Senators Ron Wyden (D-Oregon), James Risch (R-Idaho), Jeff Merkley (D-Oregon), and Mike Crapo (R-Idaho) are introducing the Geothermal Production Expansion Act of 2010 in an effort to improve the leasing and development process for geothermal energy projects.

The bill amends the Geothermal Steam Act to allow the Interior Department to issue geothermal leases for adjacent lands on a noncompetitive basis, based on fair-market value, and has a companion bill sponsored by Representative Jay Inslee in the House of Representatives.

“This [bill] would allow a geothermal developer to expand a successful geothermal lease without being forced into a bidding war with speculators or uncooperative competitors who might threaten project expansion or even prevent the project from reaching commercial scale,” Wyden said in a statement.

Daniel Kunz, President and CEO of U.S. Geothermal Inc. provided the following support: “We are grateful to Senators Wyden, Risch, Crapo and Merkley for introducing this important bipartisan legislation which, when passed into law, will provide the geothermal industry with the necessary tools to protect the long term viability and increase sustainable development of geothermal reservoirs after they are discovered.”

In February, GEA Board member Doug Glaspey provided testimony for H.R. 3709 to the House Subcommittee on Energy and Mineral Resources. He said: “The Geothermal Energy Association strongly supports H.R. Bill 3709, the Geothermal Production Expansion Act. Very simply, it allows a developer that has invested capital and taken exploration risk that results in the discovery of a geothermal resource, the ability to assemble the whole resource so a power plant can be financed and built without exposing the project to the high cost of speculation and delays. We believe H.R. 3709 is an important policy adjustment that should be available to the geothermal industry and will accelerate the development of our geothermal resources, create new jobs, and provide additional revenue for the United States treasury.“

Glaspey outlined the following benefits:

“The hope is that with the strong senate leadership this proposal has behind it, Congress will be able to move on this legislation before it adjourns,” said GEA Executive Director Karl Gawell.

In Related News…

Senate Republicans on Saturday blocked a vote on a tax bill proposed by Senator Max Baucus (D-Mont.) that would have–among many other things–extended the Treasury Department’s 30% cash grant program for renewable energy projects.
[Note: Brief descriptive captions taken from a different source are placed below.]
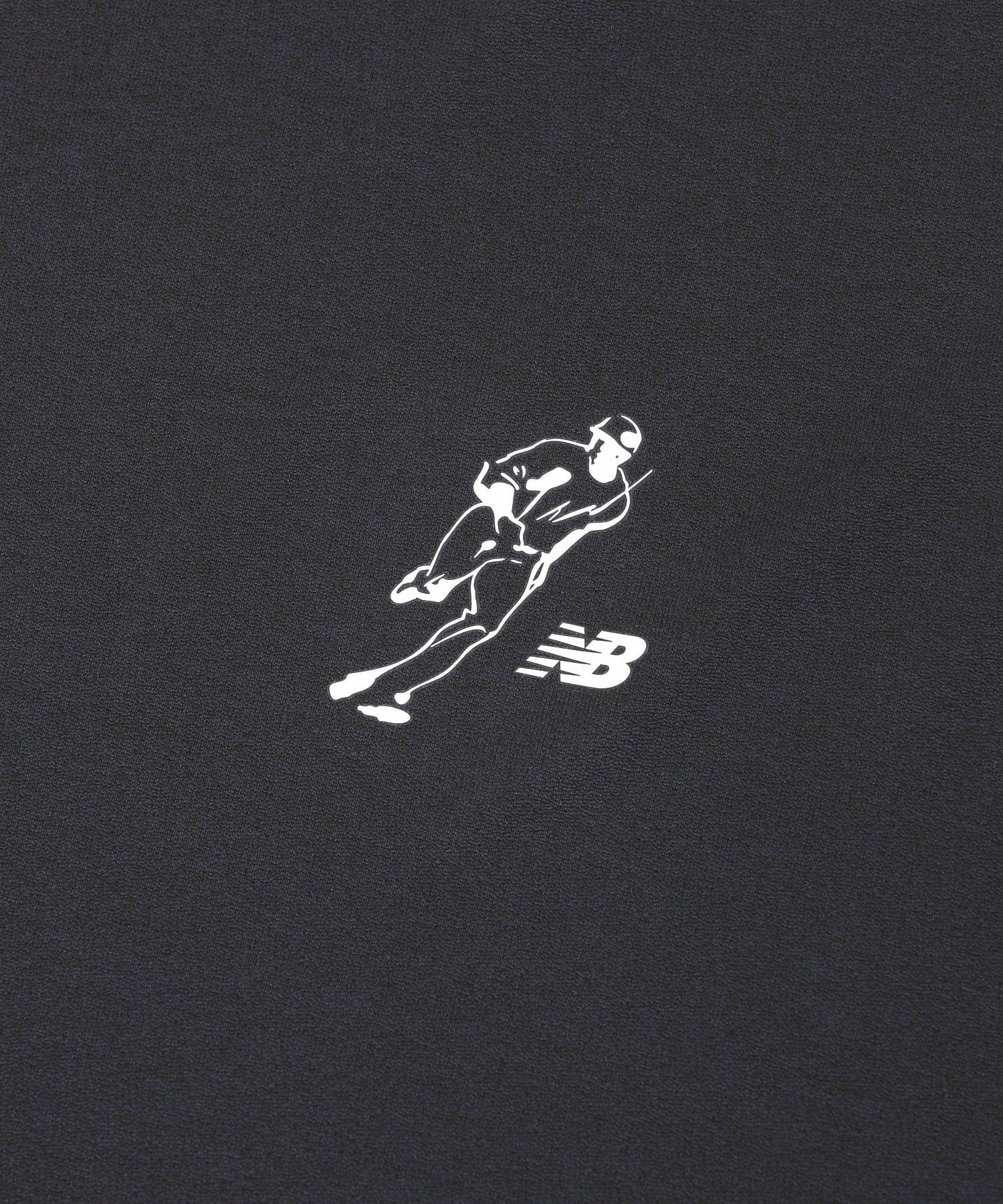 NEW BALANCE/ニューバランス/Ohtani Training Tee MT6110VQ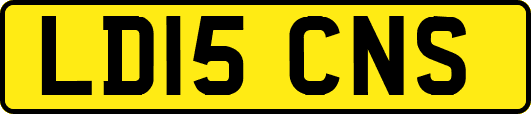LD15CNS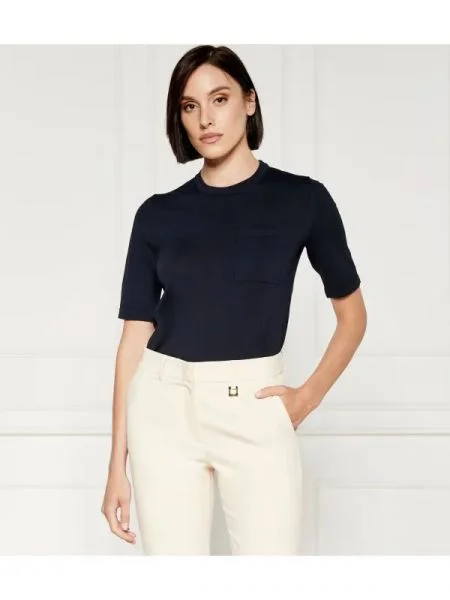 Max Mara Leisure Bluză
Republicans made a fillibuster stand in an effort to keep Bush-era tax credits from expiring for upper-income earners.

Baucus’ bill also called for a one-year extension of the ethanol tax credit–though at a 20% reduction to 36 cents per gallon. It also included a one-year extension for the 54 cents per gallon tariff on ethanol imports, and the reinstatement of a $1-per-gallon production tax credit for biodiesel, among other renewable energy provisions.

If Democrats and Republicans are able to come to terms on a tax bill this month, Baucus’ proposals have a good chance of passage.